::: Study text :::

With the Dakar being the ultimate proving ground, team manager (racing) Neil Woolridge decided to focus on the biggest positive aspect of their participation: finding out everything possible about the Dakar, the cars and the team, so that they could come back better prepared next year.

It must have been very difficult for the man behind the steering wheel of the lonely Ranger. Alvarez had to find, under a cloud of uncertainty, the perfect balance between a speed that would constantly see them in the top ten, but would also bring the car to the finish.

By now there was a look of pity in the eyes of many fellow competitors and support crews when they encountered someone in a Ford Racing shirt.

But Lady Luck would not smile on the Ford team. By the time they made it to the rest day, Ford had lost their T4 truck after it broke down and was too late to start the next stage on time.

“I felt very despondent this morning,” said Woolridge at the time about the nasty blow to their chances of getting the remaining Ranger to the finish. “It’s just awful, after all the earlier setbacks.

“On the first day, we were hit right between the eyes. The calmness was gone from the team and the Dakar took on an even bigger challenge for us. We’ll need to pull together harder and keep our focus.”

When the “Lone Ranger” made it to the halfway mark in Salta, spirits were high, because the car was running without any problems to speak of. Woolridge’s list of ideas was coming along nicely and a lot of strangers in the bivouac started to ask about the well-being of the Ranger, many even holding thumbs.

::: Supplied material :::

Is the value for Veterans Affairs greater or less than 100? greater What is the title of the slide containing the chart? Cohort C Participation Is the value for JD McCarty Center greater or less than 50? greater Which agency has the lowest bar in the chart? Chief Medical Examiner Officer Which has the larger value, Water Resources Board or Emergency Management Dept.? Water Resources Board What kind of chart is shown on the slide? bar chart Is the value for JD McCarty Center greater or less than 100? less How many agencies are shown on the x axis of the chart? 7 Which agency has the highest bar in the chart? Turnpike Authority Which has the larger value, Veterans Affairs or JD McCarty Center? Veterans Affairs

:::

### Work required
Transcribe the Dakar passage word for word, everything from "It must have" down to "stage on time.".

### Problem solution
It must have been very difficult for the man behind the steering wheel of the lonely Ranger. Alvarez had to find, under a cloud of uncertainty, the perfect balance between a speed that would constantly see them in the top ten, but would also bring the car to the finish.

By now there was a look of pity in the eyes of many fellow competitors and support crews when they encountered someone in a Ford Racing shirt.

But Lady Luck would not smile on the Ford team. By the time they made it to the rest day, Ford had lost their T4 truck after it broke down and was too late to start the next stage on time.